[EXCERPT TO READ Boundary: Start]
This research is anchored in the imperative to fortify the organic legume supply chain against misleading practices, safeguarding the interests of consumers and stakeholders alike. The objectives encompass a comprehensive exploration of how Blockchain and AI, when synergistically applied, can elevate supply chain management to unprecedented levels of transparency and reliability. By unearthing the synergies between these technologies, the research seeks to establish a robust framework that not only validates organic claims but also transforms the organic legume sector into a beacon of trust in the broader realm of agri-food supply chains.

MATERIALS AND METHODS

Through the integration of blockchain and artificial intelligence (AI), this study uses a mixed-methods research methodology to thoroughly examine the reliability of organic legume products in supply chains. An extensive analysis of the complexities of supply chain dynamics as well as the efficacy of the suggested technological solutions is made possible by the combination of qualitative and quantitative methodologies.
 
Data collection and participant selection
 
In this work, the participants are key stakeholders in the organic legume supply chain, including farmers, distributors, retailers and consumers. A stratified random sampling method will be employed to ensure representation across different stages of the supply chain. The sample size will be determined based on statistical power calculations to achieve a confidence level of 95%.
[EXCERPT TO READ Boundary: End]
[SOURCE INFORMATION Boundary: Start]
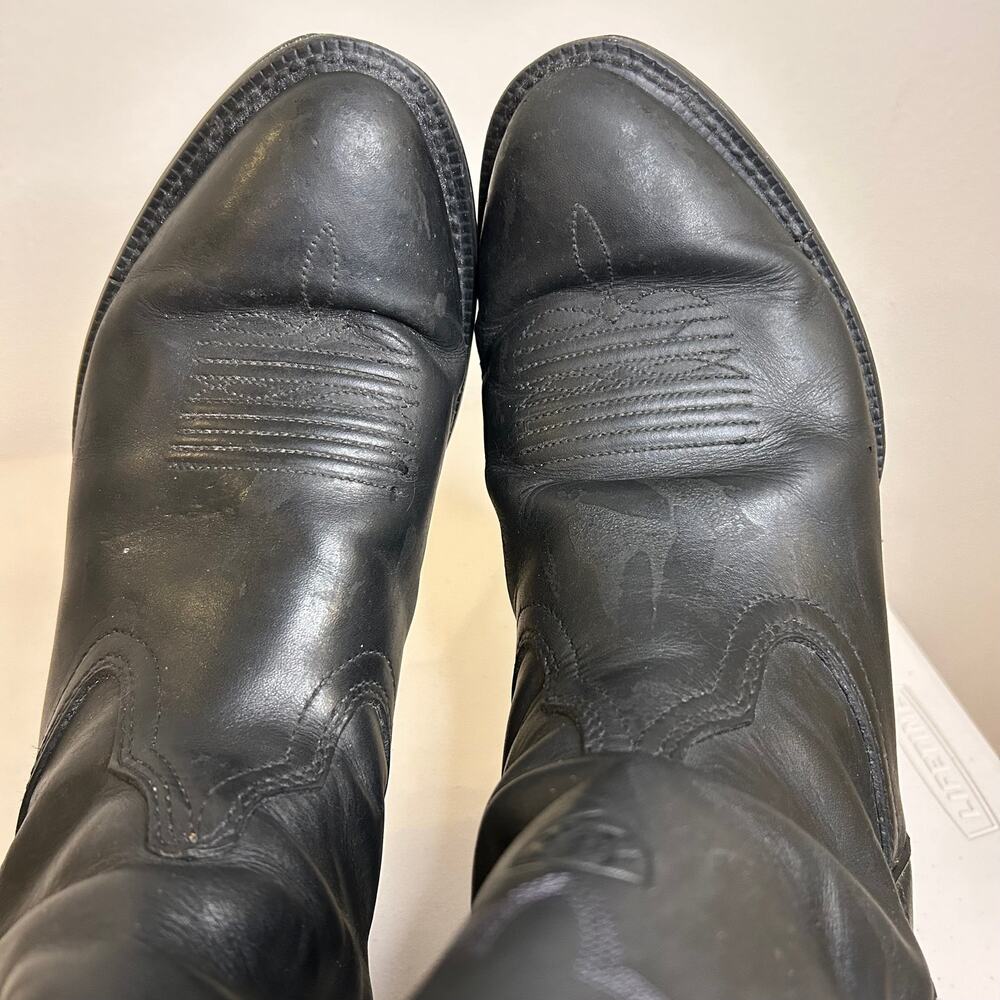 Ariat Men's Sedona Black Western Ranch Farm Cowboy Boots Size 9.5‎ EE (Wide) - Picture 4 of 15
[SOURCE INFORMATION Boundary: End]
[SOURCE INFORMATION Boundary: Start]
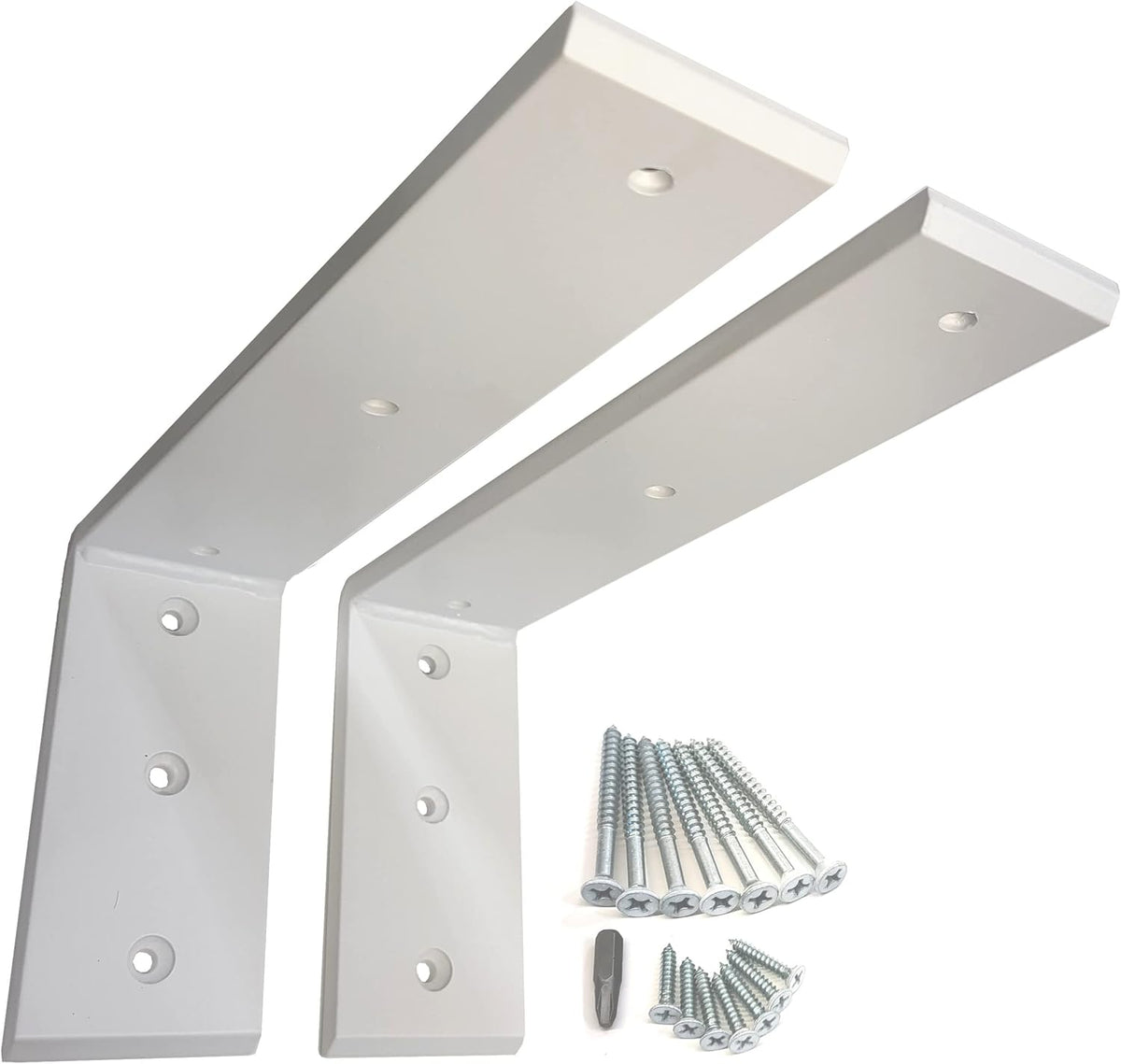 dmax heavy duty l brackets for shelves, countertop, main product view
[SOURCE INFORMATION Boundary: End]
[SOURCE INFORMATION Boundary: Start]
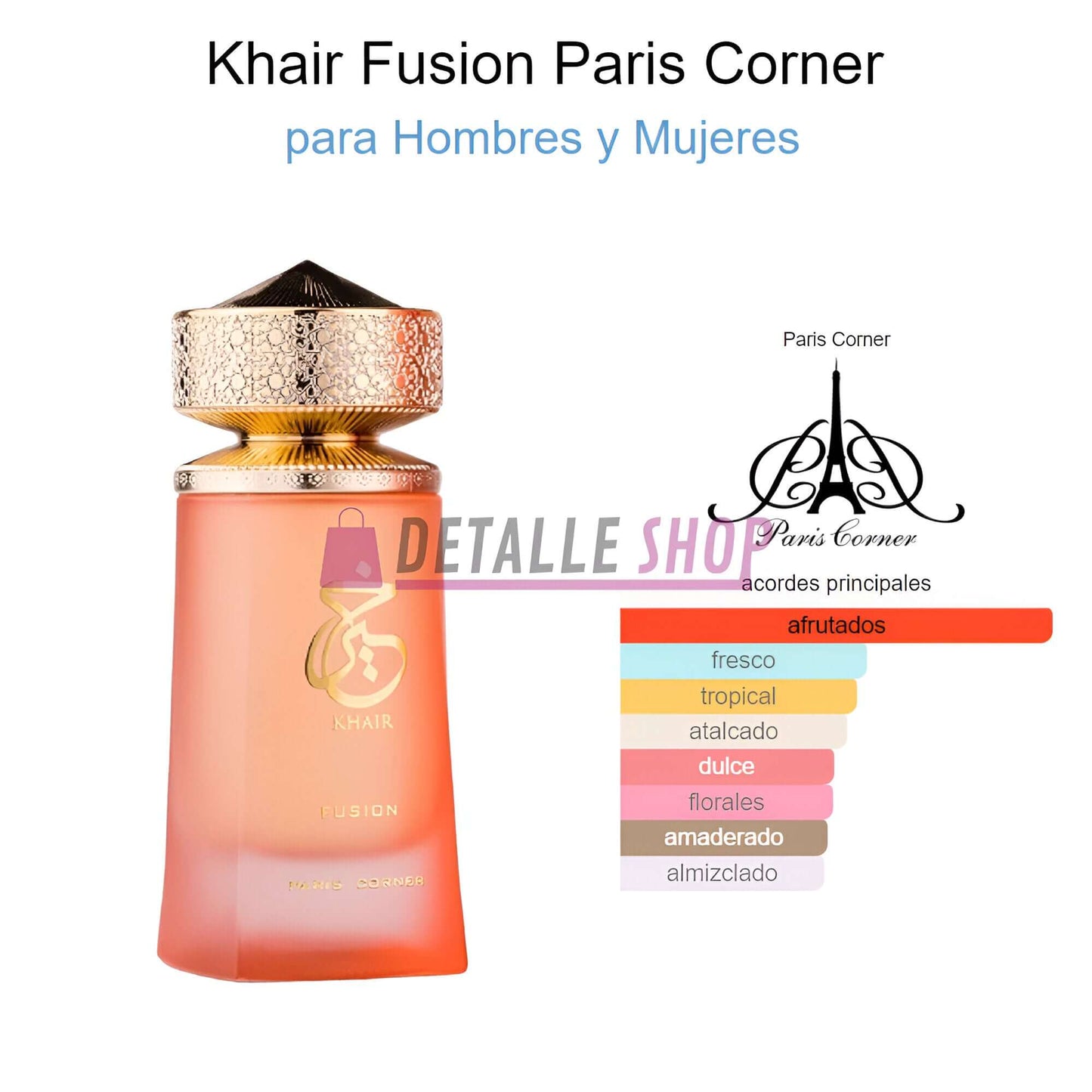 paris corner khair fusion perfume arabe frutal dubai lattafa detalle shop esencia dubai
[SOURCE INFORMATION Boundary: End]
YOUR TASKS ::
(a) Answer these questions about the excerpt on organic legume supply chains:
(i) Which two technologies does the research combine?
(ii) What kind of research methodology does the study use?
(iii) What confidence level are the sample size calculations meant to achieve?
(b) Reproduce the part of the excerpt on organic legume supply chains starting at "Through the integration of" and ending at "and quantitative methodologies.".
(c) Extend the passage on organic legume supply chains, picking up after its final sentence.

EXPECTED RESULTS ::
(a)
(i) Blockchain and artificial intelligence (AI)
(ii) A mixed-methods research methodology
(iii) 95%

(b)
Through the integration of blockchain and artificial intelligence (AI), this study uses a mixed-methods research methodology to thoroughly examine the reliability of organic legume products in supply chains. An extensive analysis of the complexities of supply chain dynamics as well as the efficacy of the suggested technological solutions is made possible by the combination of qualitative and quantitative methodologies.

(c)
Qualitative data
 
In this study, the Qualitative Data is acquired by in-depth interviews and focus group discussions with key informants representing each stage of the supply chain. The Open-ended questions are used to collect insights into current challenges, perceptions of authenticity and expectations regarding the implementation of blockchain and AI technologies.
 
Quantitative data
 
A broader sample of stakeholders is surveyed to collect quantitative data. In addition to scripted questions to collect demographic and operational data, the surveys include Likert-scale questions to gauge opinions and impressions. Online platforms are used to gather data, guaranteeing prompt and effective answers.
 
Data analysis
 
The analysis of the transcripts followed a rigorous thematic analysis method, guided by the procedures outlined by Braun and Clarke (2006) and Gioia et al., (2013). To evaluate correlations between variables, quantitative data are analyzed statistically using methods like regression analysis. Blockchain transaction data and AI authentication results are analyzed to evaluate the effectiveness of the proposed solution. This detailed methodology ensures a systematic and rigorous approach to investigating the authenticity of organic legume products in supply chains using blockchain and AI technologies.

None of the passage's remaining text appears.